Unbundling undergraduate degrees: transform universities or double down on education?
Ryan Craig is a thoughtful commentator on US higher education. In this article he argues that restrictions on lots of campus activities to minimise the risk of Covid-19 change the university experience, making the bundle of education, sports, societies, residences, etc., less valuable.
We agree on the problem, but disagree on the solution.
For the past decade, it’s been unclear how all the ancillary components of the higher education bundle serve the employment imperative. The next year will prove that – for the most part – they don’t. Colleges and universities will continue to award the same degrees as they did for the capacious bundles of yesteryear. Students will discover that dozens of deanlets don’t help them find a good first job. And graduates with three semesters of a one-dimensional higher education experience won’t be at a relative disadvantage in terms of employment, in large part because whether the modality is digital or in-person, schools continue to refrain from teaching the digital skills and business knowledge employers are seeking for entry-level positions. Not that there’ll be many entry-level jobs to be had.
Craig provides a list of the types of transformations that all but the most selective institutions must make to survive. The result are highly employment focused institutions, with much few “experience” components in their offering.
I see an alternative: double down on rigorous education.
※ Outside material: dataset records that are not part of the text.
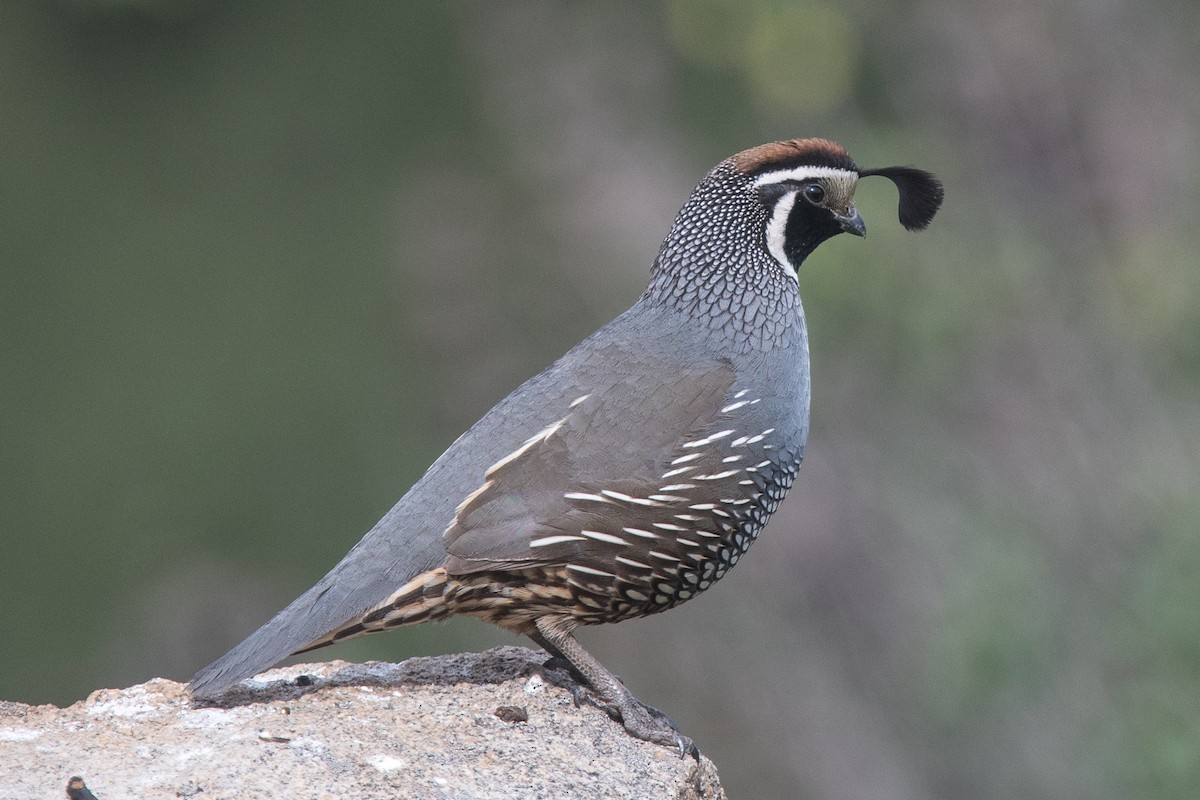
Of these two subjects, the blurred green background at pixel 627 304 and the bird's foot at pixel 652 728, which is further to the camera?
the blurred green background at pixel 627 304

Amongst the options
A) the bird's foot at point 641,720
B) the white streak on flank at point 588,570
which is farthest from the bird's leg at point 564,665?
the white streak on flank at point 588,570

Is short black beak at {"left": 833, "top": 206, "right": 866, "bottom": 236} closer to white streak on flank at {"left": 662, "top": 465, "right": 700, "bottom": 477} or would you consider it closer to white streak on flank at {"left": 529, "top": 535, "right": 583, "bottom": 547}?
white streak on flank at {"left": 662, "top": 465, "right": 700, "bottom": 477}

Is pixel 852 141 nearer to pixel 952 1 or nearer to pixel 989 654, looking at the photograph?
pixel 952 1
For a long time we have known that the number of study hours and the educational outcomes from university study have been falling and students do not necessarily sufficiently invest time in their independent study. As a HEPI overview highlights, moving online will exacerbate this problem.
So, let’s use the time freed from a fragmented employability agenda and the on-campus experience and help students spend more time on their academic work, the work that develops their capacity to understand a complex world and act effectively in it. Lots of the basic employability skills emerge from this. Nothing encourages the use of tools (technology) like the kinds of repetition required to be good at academic work. It does not take too many evenings drafting and redrafting essays to become a wizz at Word. The same applies to working with numbers, iterating through complex group assignments (no possible because students are studying for 40 hours a week instead of 16).